Sou um completo apaixonado por karate. Todos que me conhecem pessoalmente, ou mesmo pelo YouTube ou Instagram, percebem rapidamente minha paixão pela arte marcial que mudou a minha vida. Pratico o karate Shotokan desde os 13 anos de idade, sem jamais ter passado mais de um mês afastado dos treinos. Mas sempre me causou estranheza essa verdadeira adoração pelos mestres do passado. Admiração, respeito e gratidão, isso eu compreendo. Sinto o mesmo em relação àqueles que criaram e desenvolveram as técnicas que eu treino hoje. Mas acreditar que tudo que eles diziam era certo, e que qualquer coisa diferente é errado... isso eu já acho um exagero.

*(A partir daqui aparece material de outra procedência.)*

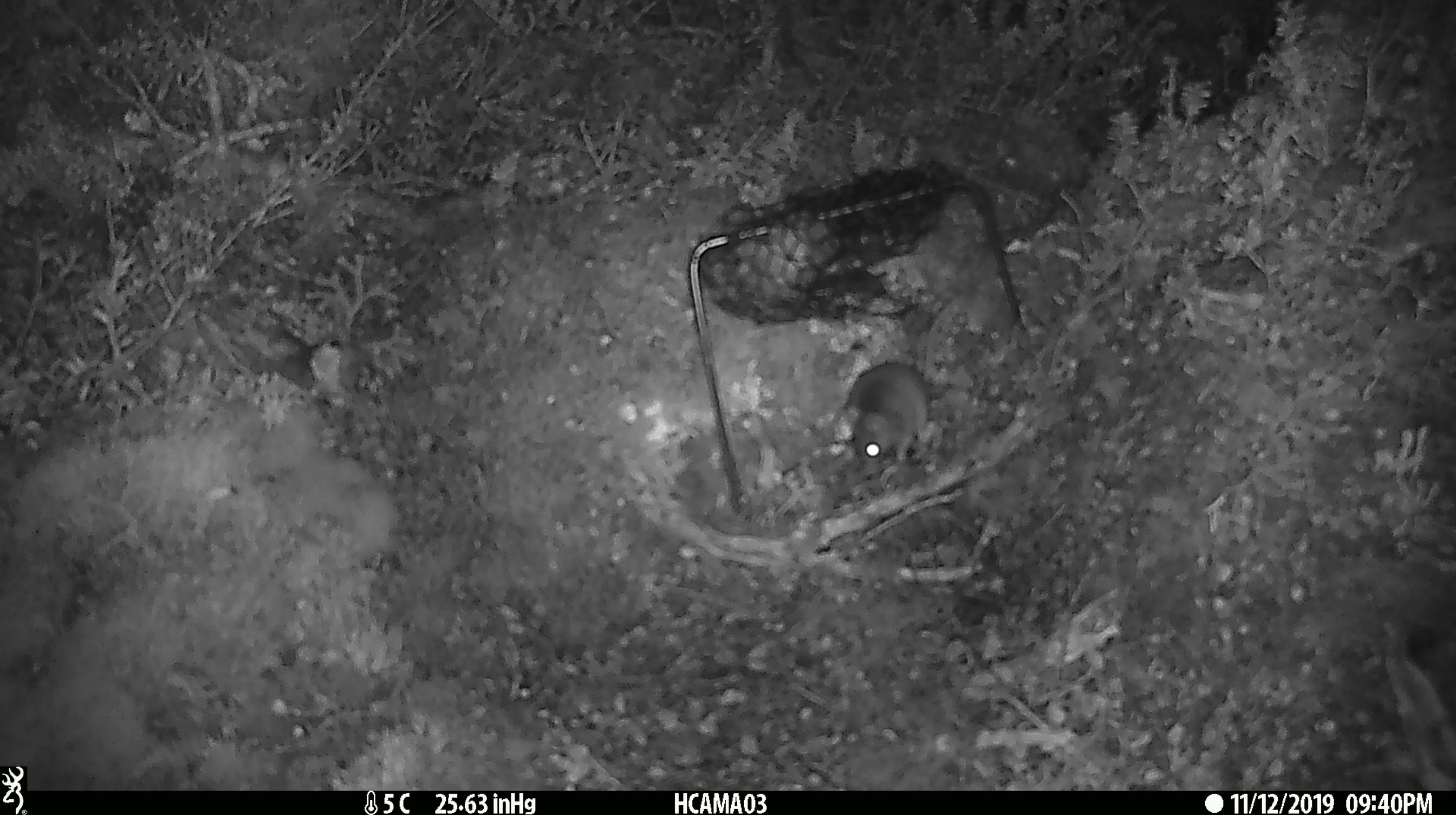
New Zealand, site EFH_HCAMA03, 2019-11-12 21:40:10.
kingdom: Animalia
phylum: Chordata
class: Mammalia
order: Rodentia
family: Muridae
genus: Mus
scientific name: Mus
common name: mouse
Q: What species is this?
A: Mouse (Mus).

Tudo no mundo evolui. Todos os esportes, lutas, atividades profissionais, tudo mudou nos últimos 50, 100 anos. O mundo evoluiu, as pessoas evoluíram. A troca praticamente instantânea de informações tem feito com que essa evolução se acelere, e o mundo corra cada vez mais rápido.
Aos 47 anos de idade, ainda peguei uma época onde cada casa tinha apenas uma televisão (ás vezes nem era à cores, mas sim preta e branca); eu comprava discos de vinil e fitas K7 para escutar música; vi a grande revolução que foi a chegada dos CDs, hoje completamente obsoletos; presenciei o fim da inflação galopante no Brasil, os vídeos cassetes darem lugar aos aparelhos de DVD e finalmente à TV a cabo e aos streamings; Cresci em uma época sem internet; vi os primeiros celulares-tijolos, que só faziam ligações e nada mais.

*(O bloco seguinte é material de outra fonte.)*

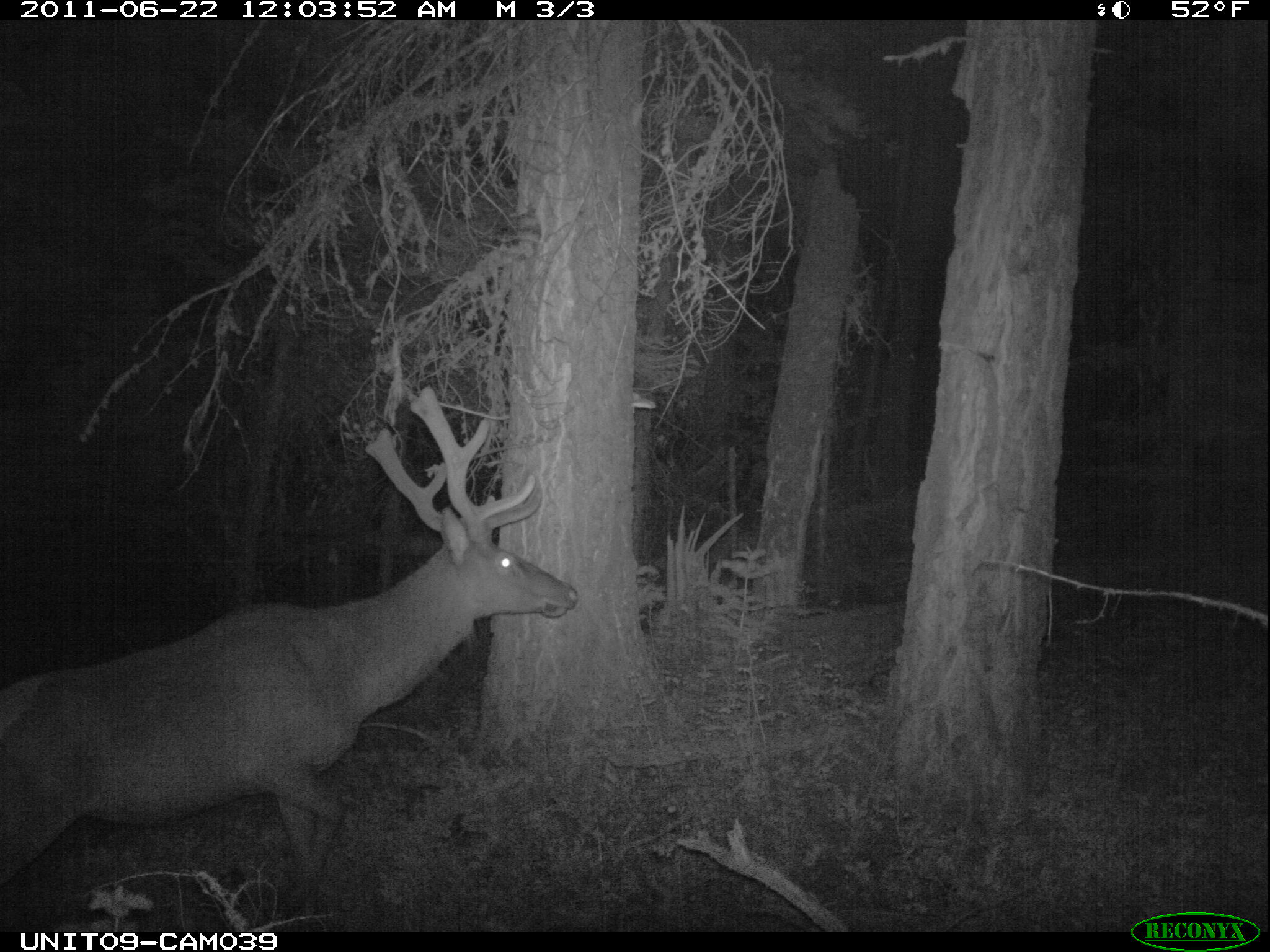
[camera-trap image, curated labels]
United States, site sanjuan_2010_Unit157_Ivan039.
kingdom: Animalia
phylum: Chordata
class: Mammalia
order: Artiodactyla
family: Cervidae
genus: Cervus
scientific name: Cervus elaphus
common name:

Presenciei a ascensão do jiu jitsu, que através de desafios e, posteriormente pelo UFC, venceram diversos combates mano a mano contra lutadores de outras modalidade. Isso virou o mundo da luta de cabeça para baixo. O Vale-tudo, atual MMA, mudou para sempre a percepção das lutas no mundo inteiro.
Aprendi karate ouvindo que só o karate Tradicional era bom, e que o da WUKO (atual WKF) era muito fraco. Eles não sabiam nada, e só os lutadores mais fracos estavam lá. Eu acreditava.

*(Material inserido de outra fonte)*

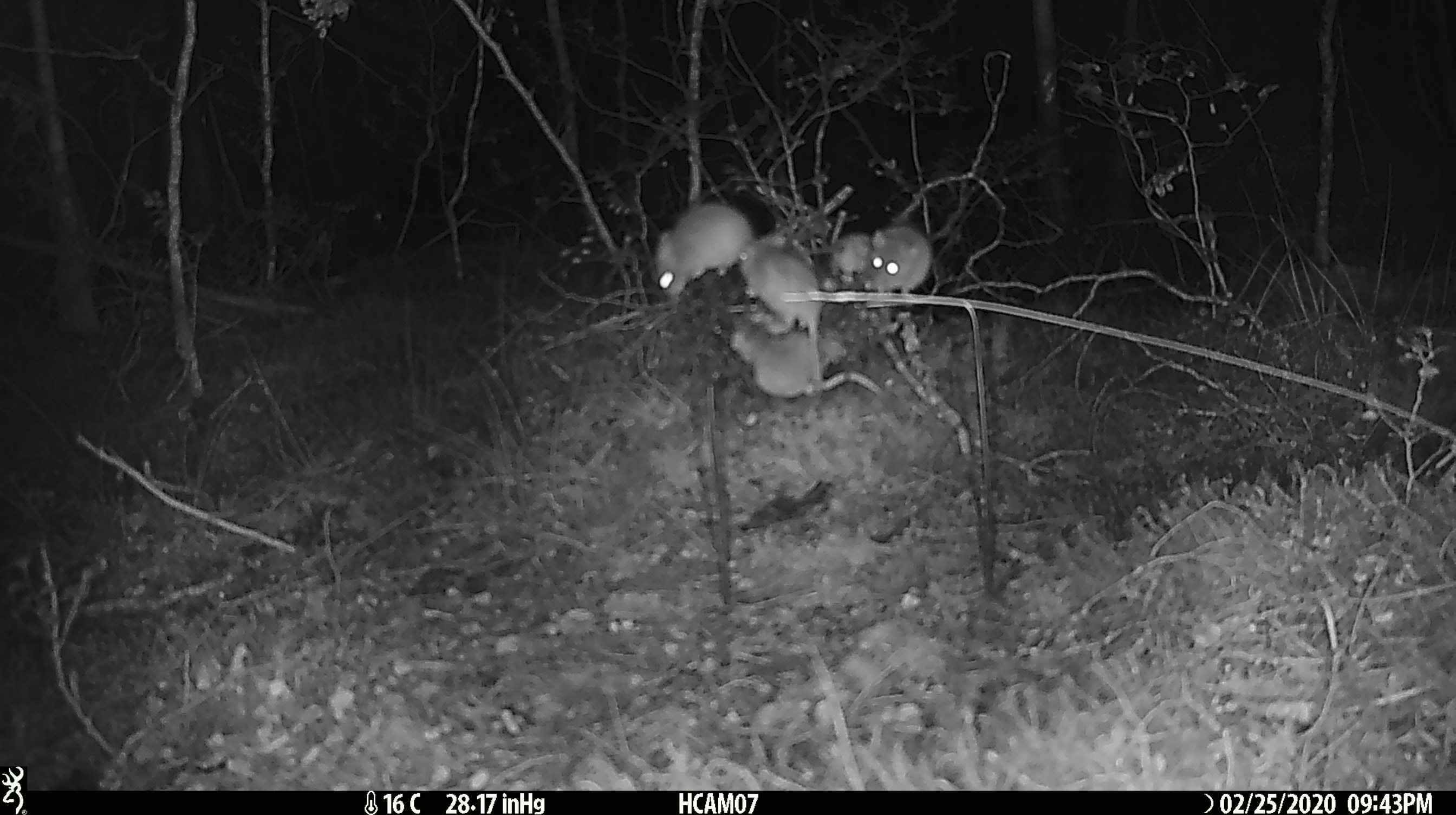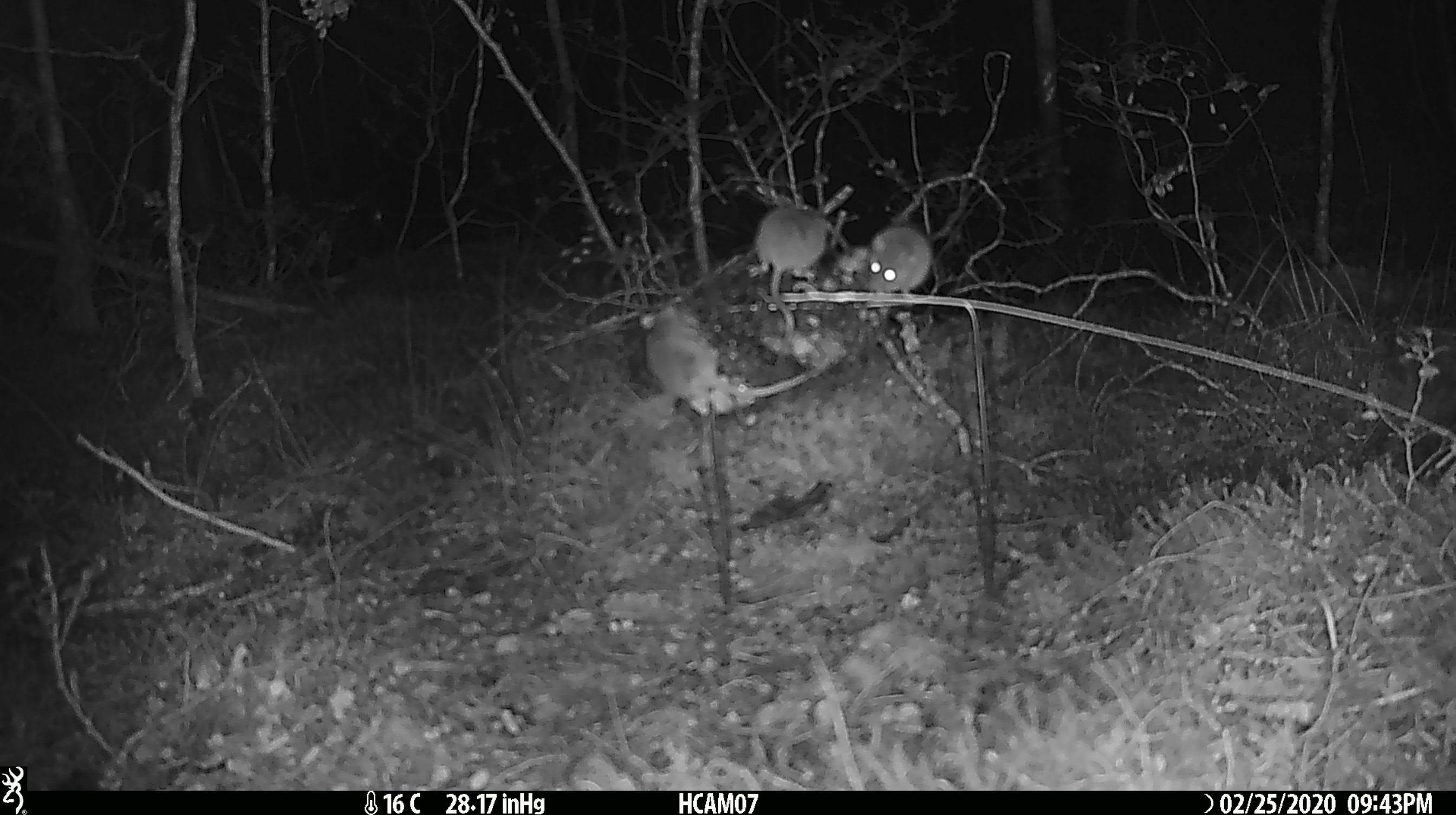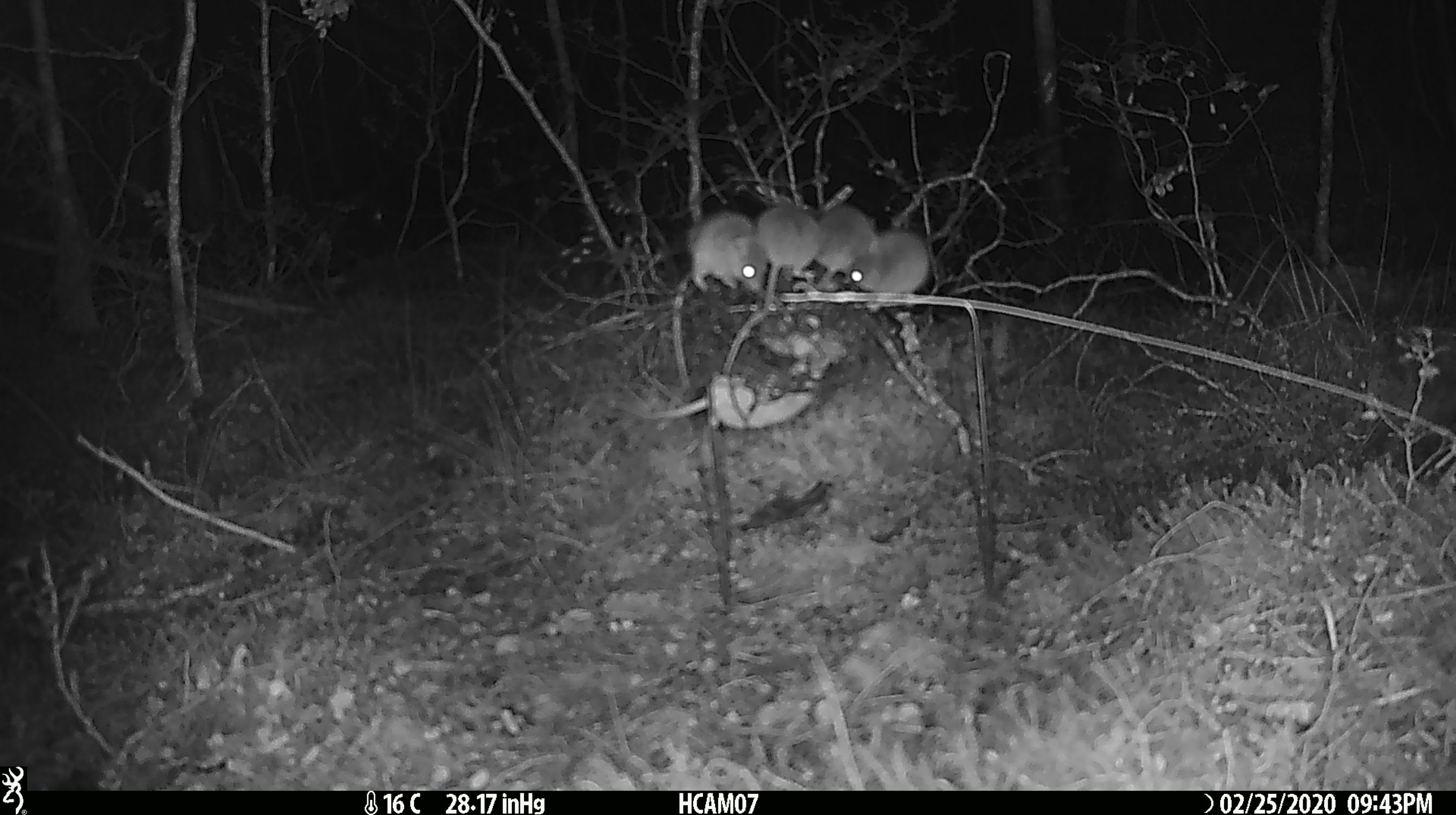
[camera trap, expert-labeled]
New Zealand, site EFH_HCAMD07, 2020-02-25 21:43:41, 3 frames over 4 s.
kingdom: Animalia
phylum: Chordata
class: Mammalia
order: Rodentia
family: Muridae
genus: Mus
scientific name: Mus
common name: mouse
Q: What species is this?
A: Mouse (Mus).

Quando vi uma fita VHS de um campeonato mundial de karate Tradicional, perguntei inocentemente: "Onde estão os japoneses?". Escutei uma resposta que me impressionou: "O Japão não é mais tão bom no karate.. ficaram muito para trás.
Eu acreditei...
Ao aprender mawashi geri com o koshi, tive muita dificuldade em executar, principalmente jodan (no rosto). Com o peito do pé, eu chutava o saco de pancada com muito mais força. Curioso, perguntei por que não podia chutar mawashi com o peito do pé. "Porque é muito fraco. Com o koshi é muito mais forte"
Eu acreditei.
Eu achava que sabia tudo nessa época, do alto da minha faixa marrom, com 5, 6 anos de prática.
Eu, na verdade, sabia tão pouco que achava que sabia tudo.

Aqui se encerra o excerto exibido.